Actuator with magnetic circuit having two iron parts

Abstract

An actuator (1) has two parts in the iron circuit and has a simple construction. A short-circuit element (3) has an offset (90), which depending on the position of an armature (9) varies the course (60) of magnetic flux in such a way that over the entire stroke, a constant, high magnetic force is achieved, and thus a shallow course of magnetic force in stroke is attained.

Description

BACKGROUND OF THE INVENTION

Electrical actuators for valves or relays have at least three iron parts in a magnetic circuit, that is, a magnet armature and a two-part magnetic short-circuit element, which comprises a magnet pot and a magnet core.

In conventional magnets, the possibility of being better able to utilize the work capacity of the magnet by adapting the characteristic curve of the magnet to the required force-travel course of the respective valve or relay requires complicated geometries for the armature and its armature counterpart as well as stringent demands in terms of precision and tolerances.

#### Given material:
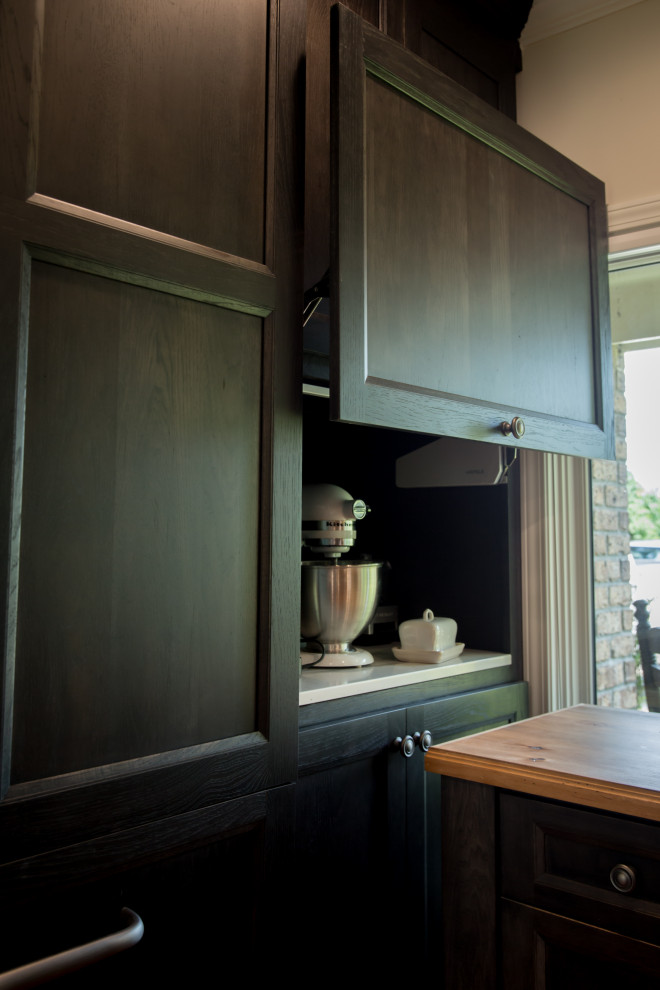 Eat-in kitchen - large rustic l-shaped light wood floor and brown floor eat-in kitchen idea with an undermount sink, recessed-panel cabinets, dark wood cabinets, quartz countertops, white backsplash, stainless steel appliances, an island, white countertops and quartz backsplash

#### Problems to work on:
1 - From the actuator patent, reproduce word for word everything from "An actuator (1)" down to "stroke is attained.".
2 - Translate this sentence from the actuator patent into German: "Electrical actuators for valves or relays have at least three iron parts in a magnetic circuit, that is, a magnet armature and a two-part magnetic short-circuit element, which comprises a magnet pot and a magnet core."
None of the data above is needed.

#### Solution list:
1 -
An actuator (1) has two parts in the iron circuit and has a simple construction. A short-circuit element (3) has an offset (90), which depending on the position of an armature (9) varies the course (60) of magnetic flux in such a way that over the entire stroke, a constant, high magnetic force is achieved, and thus a shallow course of magnetic force in stroke is attained.

2 - Elektrische Aktoren für Ventile oder Relais weisen mindestens drei Eisenteile in einem Magnetkreis auf, nämlich einen Magnetanker und ein zweiteiliges magnetisches Kurzschlusselement, das einen Magnettopf und einen Magnetkern umfasst.